Seelenkostüm als Haut des Apparats zu

begreifen, dessen Ausbuchtungen sehr wohl

im persönlichen Einflussbereich liegen. Die

Muskulatur in der alltäglichen Bewegung

bewusst zu gebrauchen, könnte helfen, sich

besser zu verstehen. Darum ging es ja auch

in der Atemdoku.

Ein weiteres Beispiel: Mit ganz einfachen

Mitteln kann ein Mensch ohne große Hilfsmittel

fliegen oder tauchen. Es gibt Gleiter,

die Geübte wie Ikarus zu Tal segeln lassen.

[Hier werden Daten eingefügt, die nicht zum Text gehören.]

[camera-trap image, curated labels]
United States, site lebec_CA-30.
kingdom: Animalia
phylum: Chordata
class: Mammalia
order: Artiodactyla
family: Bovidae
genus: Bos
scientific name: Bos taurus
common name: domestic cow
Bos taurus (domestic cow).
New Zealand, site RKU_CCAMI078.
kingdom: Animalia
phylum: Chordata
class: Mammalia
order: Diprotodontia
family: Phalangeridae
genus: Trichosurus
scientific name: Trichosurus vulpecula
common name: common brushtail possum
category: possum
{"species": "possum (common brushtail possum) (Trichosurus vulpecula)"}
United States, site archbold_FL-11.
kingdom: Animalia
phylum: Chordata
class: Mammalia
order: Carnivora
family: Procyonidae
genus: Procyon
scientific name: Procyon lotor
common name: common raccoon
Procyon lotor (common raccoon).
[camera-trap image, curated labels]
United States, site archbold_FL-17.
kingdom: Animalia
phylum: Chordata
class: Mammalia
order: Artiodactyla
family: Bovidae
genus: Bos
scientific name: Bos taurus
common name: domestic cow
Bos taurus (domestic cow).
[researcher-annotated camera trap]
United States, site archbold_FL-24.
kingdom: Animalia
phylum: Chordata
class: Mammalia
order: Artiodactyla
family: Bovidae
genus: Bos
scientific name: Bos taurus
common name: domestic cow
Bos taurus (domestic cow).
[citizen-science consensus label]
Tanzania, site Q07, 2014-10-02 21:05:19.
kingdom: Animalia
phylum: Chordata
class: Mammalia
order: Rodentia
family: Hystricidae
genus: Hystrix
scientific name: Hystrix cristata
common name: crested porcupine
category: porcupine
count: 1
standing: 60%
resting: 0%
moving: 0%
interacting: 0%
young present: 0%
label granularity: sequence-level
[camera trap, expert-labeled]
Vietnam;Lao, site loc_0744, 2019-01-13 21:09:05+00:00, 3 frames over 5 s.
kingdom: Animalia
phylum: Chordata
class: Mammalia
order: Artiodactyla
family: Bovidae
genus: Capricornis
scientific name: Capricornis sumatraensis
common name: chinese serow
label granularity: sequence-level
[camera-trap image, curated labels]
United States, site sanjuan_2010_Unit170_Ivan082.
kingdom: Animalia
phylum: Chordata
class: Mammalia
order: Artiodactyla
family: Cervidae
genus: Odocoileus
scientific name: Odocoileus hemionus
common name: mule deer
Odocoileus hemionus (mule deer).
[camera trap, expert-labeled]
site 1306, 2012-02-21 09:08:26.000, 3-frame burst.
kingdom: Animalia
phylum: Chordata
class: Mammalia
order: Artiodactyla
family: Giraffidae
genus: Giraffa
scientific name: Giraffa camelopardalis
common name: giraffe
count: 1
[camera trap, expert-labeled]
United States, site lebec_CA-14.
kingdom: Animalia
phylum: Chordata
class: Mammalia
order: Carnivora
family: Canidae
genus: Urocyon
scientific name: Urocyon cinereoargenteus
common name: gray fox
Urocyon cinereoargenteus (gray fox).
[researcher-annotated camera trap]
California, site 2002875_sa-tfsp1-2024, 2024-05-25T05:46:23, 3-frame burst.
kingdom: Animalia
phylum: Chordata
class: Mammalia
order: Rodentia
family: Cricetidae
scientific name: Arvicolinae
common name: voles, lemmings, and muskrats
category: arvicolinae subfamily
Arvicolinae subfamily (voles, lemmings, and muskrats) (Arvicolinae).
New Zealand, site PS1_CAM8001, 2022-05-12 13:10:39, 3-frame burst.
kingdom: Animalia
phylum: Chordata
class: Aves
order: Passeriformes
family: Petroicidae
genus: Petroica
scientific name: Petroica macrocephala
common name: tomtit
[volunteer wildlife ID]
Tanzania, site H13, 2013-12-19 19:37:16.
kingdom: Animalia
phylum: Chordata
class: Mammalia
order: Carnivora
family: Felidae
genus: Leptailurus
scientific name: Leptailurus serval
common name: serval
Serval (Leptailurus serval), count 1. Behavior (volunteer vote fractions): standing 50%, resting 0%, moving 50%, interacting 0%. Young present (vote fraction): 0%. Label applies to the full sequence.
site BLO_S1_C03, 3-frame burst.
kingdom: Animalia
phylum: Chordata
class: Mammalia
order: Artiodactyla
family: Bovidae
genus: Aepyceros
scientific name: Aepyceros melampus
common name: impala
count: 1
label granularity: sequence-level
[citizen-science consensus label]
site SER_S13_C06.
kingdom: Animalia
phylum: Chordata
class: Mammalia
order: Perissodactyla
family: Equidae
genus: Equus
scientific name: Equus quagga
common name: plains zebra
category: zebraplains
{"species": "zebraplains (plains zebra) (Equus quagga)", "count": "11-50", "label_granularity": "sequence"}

Kaum mehr als dünne Flügel, denen man

sich bedient, beinahe wie ein Vogel durch

die Luft zu sausen. Tauchen und lange die

Luft anzuhalten, ist eine Technik, die ein

Mensch mit sich selbst benutzt. Insofern

fliegt und taucht er wie sein eigener Apparat

(wenn auch zeitlich begrenzt) in einem Medium,

das dem Gewöhnlichen fremd bleibt.

Bevor ein Schüler das wagt, wird man ihm

eine Ausbildung geben. Vor dem Tauchgang

ist es nötig, die Atmung korrekt einzustellen,

sich selbst in mancher Hinsicht einzuüben,

um lange die Luft anhalten zu können oder

eben die vorgeschriebenen Dinge zu tun, damit

wir sicher einen ultraleichten Gleitflug

hinbekommen. Das entspricht der Wartung

des Systems Mensch wie sonst bei einem U-

Boot oder Flugzeug als größerem Konstrukt.